The traditional elements of a breach of contract damages claim are well known to every law student: 1) the existence of a valid contract; 2) a breach of that contract; and 3) damages caused by that breach.1 There is no requirement that the breach be material for the other party to recover damages. As the Restatement (Second) Contracts explains: “[E]very breach gives rise to a claim for damages,”2 and “[a] determination that a failure is not material means only that it does not have the effect of” excusing the future performance of the other party to the contract.3

So, until the end of the last millennium, the materiality of a breach of contract was not a proper element of a damages claim in any jurisdiction within the United States.4 Now, however, four of Florida’s district courts of appeal have charted a new course — one requiring proof of a “material” breach, thereby setting Florida adrift from the other 49 states in the country.

The federal judiciary has noticed this novelty of Florida contract law: In a national breach of contract class action, Mazzei v. Money Store, 288 F.R.D. 45 (S.D.N.Y. 2012), the Southern District of New York was required to address Florida’s “unusual. . . ‘materiality’ requirement,”5 and in a 2010 decision, Hostway Services v. HWAY FTL, 2010 WL 3604671 (S.D. Fla. 2010), federal Judge Cohn carefully dissected the genesis of Florida’s “materiality requirement.” In reviewing the Florida intermediate appellate courts’ break from traditional contract law, he traced back what had actually happened, focusing on the Fifth District’s 2000 decision in Abbott Labs v. GE Capital, 765 So. 2d 737, 740 (Fla. 5th DCA 2000):

Nonetheless, many Florida courts have included ‘material breach’ as one of the elements of a breach of contract claim. Notably, in Abbott Labs, the Florida district court injected the materiality requirement without explanation.

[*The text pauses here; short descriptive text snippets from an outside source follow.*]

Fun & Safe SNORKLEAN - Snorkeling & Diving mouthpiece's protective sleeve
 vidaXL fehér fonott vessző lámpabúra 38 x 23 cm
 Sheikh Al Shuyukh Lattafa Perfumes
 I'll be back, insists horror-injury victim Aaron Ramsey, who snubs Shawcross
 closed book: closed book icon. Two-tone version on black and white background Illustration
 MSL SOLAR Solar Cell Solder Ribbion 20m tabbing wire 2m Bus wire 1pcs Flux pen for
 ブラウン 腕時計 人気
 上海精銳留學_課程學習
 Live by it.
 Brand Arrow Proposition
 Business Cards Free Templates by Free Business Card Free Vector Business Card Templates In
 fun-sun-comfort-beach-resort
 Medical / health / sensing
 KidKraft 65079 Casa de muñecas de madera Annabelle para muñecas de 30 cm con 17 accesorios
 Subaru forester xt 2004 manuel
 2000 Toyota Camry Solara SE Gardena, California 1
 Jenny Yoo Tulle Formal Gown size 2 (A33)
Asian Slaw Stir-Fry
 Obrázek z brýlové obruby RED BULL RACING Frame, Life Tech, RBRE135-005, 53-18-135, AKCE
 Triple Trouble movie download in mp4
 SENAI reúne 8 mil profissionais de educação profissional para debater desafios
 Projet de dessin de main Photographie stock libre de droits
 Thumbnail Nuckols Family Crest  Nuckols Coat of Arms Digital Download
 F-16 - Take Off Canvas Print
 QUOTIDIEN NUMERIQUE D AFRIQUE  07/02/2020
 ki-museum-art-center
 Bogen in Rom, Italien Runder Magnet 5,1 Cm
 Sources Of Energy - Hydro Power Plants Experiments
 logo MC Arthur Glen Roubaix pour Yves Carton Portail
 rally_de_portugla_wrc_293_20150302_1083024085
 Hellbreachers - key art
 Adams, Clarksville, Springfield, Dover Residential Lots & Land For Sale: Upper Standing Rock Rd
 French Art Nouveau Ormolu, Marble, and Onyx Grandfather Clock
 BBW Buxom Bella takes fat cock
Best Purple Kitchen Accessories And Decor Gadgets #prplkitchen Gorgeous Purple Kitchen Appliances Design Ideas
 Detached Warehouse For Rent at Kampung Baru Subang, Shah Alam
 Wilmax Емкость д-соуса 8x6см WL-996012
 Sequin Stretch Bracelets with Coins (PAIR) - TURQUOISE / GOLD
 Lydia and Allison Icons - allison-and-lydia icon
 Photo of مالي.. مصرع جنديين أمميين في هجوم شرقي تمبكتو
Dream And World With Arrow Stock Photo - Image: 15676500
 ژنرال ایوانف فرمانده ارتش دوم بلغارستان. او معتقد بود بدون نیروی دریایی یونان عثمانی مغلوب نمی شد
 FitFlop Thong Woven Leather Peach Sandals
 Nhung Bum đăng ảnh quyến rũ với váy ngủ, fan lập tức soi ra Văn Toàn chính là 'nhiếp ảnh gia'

Moreover, the cases cited by Abbott Labs do not list ‘material breach’ as an element of a breach of contract action. See [Abbott Labs] (citing Mettler, Inc. v. Ellen Tracy, Inc., 648 So. 2d 253, 255 (Fla. 2d DCA 1994); Abruzzo v. Haller, 603 So. 2d 1338 (Fla. 1st DCA 1992). Furthermore, many of the Florida courts that have listed ‘material breach’ as one of the elements in a breach of contract action can be traced back to Abbott Laboratories.6

* * *

Federal courts often cite Abruzzo when setting forth the materiality requirement for a breach of contract action under Florida law. Abruzzo, however, does not mention materiality as an element of a breach of contract action.7

Having examined the jurisprudential history of Florida’s materiality requirement, Judge Cohn concluded that it “appear[ed] to be the result of spontaneous generation.”8

He was right. Indeed, from the time of Hadley v. Baxendale, 9 Ex. 341, 156 Eng. Rep. 145 (1854) , until its third-millennium “spontaneous generation” in Abbott Laboratories, materiality had never been a required element of a breach of contract damages action in any state court.9 The Fifth District just “injected the materiality requirement without explanation” in Abbott Laboratories.10 After that decision, the Fourth District in J.J. Gumberg Co. v. Janis Services, 847 So. 2d 1048, 1049 (Fla. 4th DCA 2003) , and the Third District in Murciano v. Garcia, 958 So. 2d 423, 423 (Fla. 3d DCA 2007), added the same, novel element.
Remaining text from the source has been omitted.